Deductibility of donated services is more limited. The value of personal services donated by the taxpayer may not be deductible in the same way as cash or property. However, out-of-pocket expenses incurred in rendering qualified charitable services may potentially be deductible if properly substantiated and legally allowed.
For corporations, donated professional or business services require careful analysis because the issue may involve expense deductibility, revenue recognition, VAT, and substantiation.
Part Eleven: Corporate Donations
XLVI. Corporate Authority to Donate
A corporation must have authority to make the donation.

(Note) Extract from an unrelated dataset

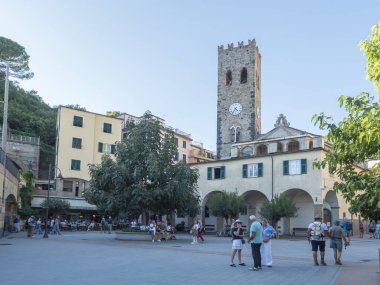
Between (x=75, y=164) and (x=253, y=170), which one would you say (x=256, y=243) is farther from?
(x=75, y=164)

Corporate donations should be supported by:
- board resolution;
- secretary’s certificate;
- donation agreement;
- proof that the donation is lawful and within corporate powers;
- documentation that it serves legitimate corporate social responsibility or charitable purpose.
Corporate officers should not make large donations without board authority.
XLVII. Corporate Tax Deduction
A corporation using itemized deductions may claim qualified donations as deductions.
The corporation should maintain:
- donee accreditation documents;
- official receipt;
- certificate of donation;
- board resolution;
- accounting entries;
- proof of payment or delivery;
- valuation documents;
- donor’s tax compliance documents;
- BIR forms, if applicable.
XLVIII. Donation by Closely Held Corporation
Closely held corporations should be careful when donating to foundations related to shareholders, directors, or officers.
The BIR may examine whether the donation is:
- genuinely charitable;
- used for public benefit;
- a disguised distribution;
- a personal expense of shareholders;
- a tax avoidance scheme;
- excessive or unreasonable;
- properly documented.
XLIX. CSR Spending Versus Donation
Corporate social responsibility spending may be treated differently depending on structure.
A CSR activity may be:
- advertising or promotion expense;
- ordinary and necessary business expense;
- donation;
- sponsorship;
- employee welfare expense;
- community relations expense.
Classification matters because deductibility rules differ.
Example:
A company pays for a public event and receives prominent advertising, booth rights, product placement, and marketing exposure. This may be advertising or sponsorship, not a pure donation.
A company gives cash to an accredited NGO without receiving substantial benefit. This may be a donation.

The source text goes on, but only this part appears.